■ **Excerpted text**:
# "sweaty" M&P soap?



## bee (Jun 18, 2007)

I'd like to make soap (kinda obvious, eh?) But I don't want to make it with lye for reasons. I've been looking at melt and pour soaps, but some site said they weren't that great. That they only last for a week or two, and they start to "sweat" or melt after they get wet, or even if they don't. Is there a certain way to make it so it doesn't do that? Some way that will make it last for several months at least?


----------



## Tabitha (Jun 18, 2007)

I have M&P as well as CP in my tub right now, any bar that sits in a water filled soap dish or is in a constant spray zone from your shower head will get mushy & melt. I *think* the sweating they are refering to is... on a humid day... the excess of glycerin in the M&P soap will draw moisture out of the air & bead up on the M&P soap bar, which is just an example of how that same soap will draw moisture out of the air to your skin, which is a good thing. As long as you make your M&P on days that are not extra humid & wrap them air tight in cello or other similar wrap, they should be fine.


----------



## dragonfly princess (Jun 18, 2007)

I put my soaps in the fridge on humid days and that seems to help alot with the sweating   It gets pretty humid here in MI


----------



## suzysoaping (Nov 3, 2012)

I know this post is really really old. But i'd like to add my bit of help as it might help new users looking back at these posts.

I've never had problems with soap sweating, but i do know if the soap does sweat you are to wrap them in cling film or plastic wrap.

I suppose it all depends on who you buy your bases from!!

i love mp soap making as it is so much fun and i'd recommend it to anyone who wants to get into this fun craft. however i would advise going for an sls free base


----------

■ **Items**:
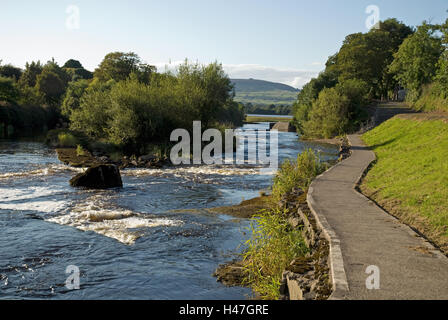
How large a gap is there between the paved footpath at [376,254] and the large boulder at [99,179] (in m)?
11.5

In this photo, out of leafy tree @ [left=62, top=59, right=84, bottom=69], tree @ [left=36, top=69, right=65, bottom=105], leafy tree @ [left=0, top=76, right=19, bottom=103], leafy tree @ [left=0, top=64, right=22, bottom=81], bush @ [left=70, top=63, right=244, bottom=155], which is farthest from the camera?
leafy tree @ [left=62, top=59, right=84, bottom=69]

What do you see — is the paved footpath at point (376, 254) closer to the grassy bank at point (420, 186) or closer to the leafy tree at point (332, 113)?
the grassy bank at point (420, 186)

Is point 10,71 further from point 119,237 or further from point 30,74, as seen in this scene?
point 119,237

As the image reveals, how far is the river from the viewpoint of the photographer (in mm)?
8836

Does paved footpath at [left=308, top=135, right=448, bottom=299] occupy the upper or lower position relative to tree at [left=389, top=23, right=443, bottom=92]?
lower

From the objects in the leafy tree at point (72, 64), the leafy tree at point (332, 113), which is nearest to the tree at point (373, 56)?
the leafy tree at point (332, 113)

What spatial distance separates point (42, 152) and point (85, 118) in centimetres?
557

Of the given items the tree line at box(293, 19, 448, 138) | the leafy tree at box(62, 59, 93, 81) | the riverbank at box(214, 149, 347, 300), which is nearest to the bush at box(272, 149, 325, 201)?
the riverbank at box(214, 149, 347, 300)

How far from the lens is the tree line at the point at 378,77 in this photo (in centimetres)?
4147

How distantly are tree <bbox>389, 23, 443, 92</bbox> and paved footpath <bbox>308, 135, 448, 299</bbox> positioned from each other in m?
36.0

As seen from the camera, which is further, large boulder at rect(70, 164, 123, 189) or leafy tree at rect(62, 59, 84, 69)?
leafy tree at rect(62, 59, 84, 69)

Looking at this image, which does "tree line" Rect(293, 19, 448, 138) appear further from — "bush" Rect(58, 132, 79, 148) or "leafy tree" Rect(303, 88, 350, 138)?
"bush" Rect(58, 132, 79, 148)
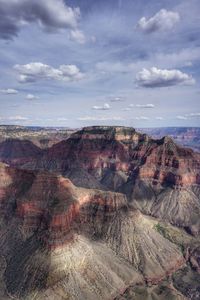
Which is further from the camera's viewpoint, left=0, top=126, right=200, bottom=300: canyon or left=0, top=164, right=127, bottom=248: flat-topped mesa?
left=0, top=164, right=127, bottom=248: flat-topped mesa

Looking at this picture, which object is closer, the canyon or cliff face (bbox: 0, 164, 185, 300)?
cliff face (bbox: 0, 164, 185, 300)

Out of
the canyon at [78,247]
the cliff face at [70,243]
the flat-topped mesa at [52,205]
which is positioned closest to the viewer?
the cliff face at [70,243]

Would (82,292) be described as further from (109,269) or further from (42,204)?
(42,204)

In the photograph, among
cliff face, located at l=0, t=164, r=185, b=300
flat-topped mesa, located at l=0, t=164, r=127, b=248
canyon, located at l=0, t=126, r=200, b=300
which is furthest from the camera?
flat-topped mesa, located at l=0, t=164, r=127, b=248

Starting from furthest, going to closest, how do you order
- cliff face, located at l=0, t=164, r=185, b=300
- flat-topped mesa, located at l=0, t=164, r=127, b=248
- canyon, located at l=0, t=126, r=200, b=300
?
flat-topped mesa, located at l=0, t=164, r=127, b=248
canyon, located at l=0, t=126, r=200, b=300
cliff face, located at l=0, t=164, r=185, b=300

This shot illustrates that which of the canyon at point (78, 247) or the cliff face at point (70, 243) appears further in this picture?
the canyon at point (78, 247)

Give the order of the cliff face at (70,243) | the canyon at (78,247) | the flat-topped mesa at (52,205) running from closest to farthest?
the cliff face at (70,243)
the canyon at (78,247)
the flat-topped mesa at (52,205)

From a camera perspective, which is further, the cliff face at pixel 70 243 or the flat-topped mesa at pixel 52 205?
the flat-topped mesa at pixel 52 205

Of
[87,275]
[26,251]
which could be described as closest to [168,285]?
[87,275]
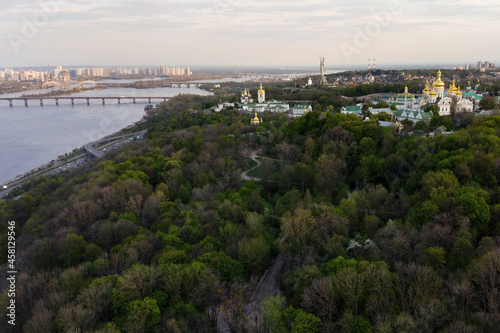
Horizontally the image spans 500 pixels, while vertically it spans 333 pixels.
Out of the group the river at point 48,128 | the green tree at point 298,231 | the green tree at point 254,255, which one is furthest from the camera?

■ **Required tasks**:
1 – In the soap thread, what does dragonfly princess do with her soaps on humid days?
2 – Rewrite the records from the line containing "This shot illustrates" through the end of the records, swapping "camera" for "lens" and changing nothing else. Leave the pictures out.

■ **Solutions**:
1 – She puts them in the fridge.

2 –
This shot illustrates that which of the canyon at point (78, 247) or the cliff face at point (70, 243) appears further in this picture?
the canyon at point (78, 247)

Give the order of the cliff face at (70,243) | the canyon at (78,247) | the flat-topped mesa at (52,205) running from closest to farthest?
the cliff face at (70,243)
the canyon at (78,247)
the flat-topped mesa at (52,205)

From a lens perspective, which is further, the cliff face at pixel 70 243 or the flat-topped mesa at pixel 52 205?
the flat-topped mesa at pixel 52 205

Of
[87,275]
[26,251]
which could be described as closest to [168,285]?
[87,275]
Horizontally the image spans 500 pixels, while vertically it spans 333 pixels.
Out of the group the river at point 48,128 | the green tree at point 298,231 | the green tree at point 254,255, which one is furthest from the lens?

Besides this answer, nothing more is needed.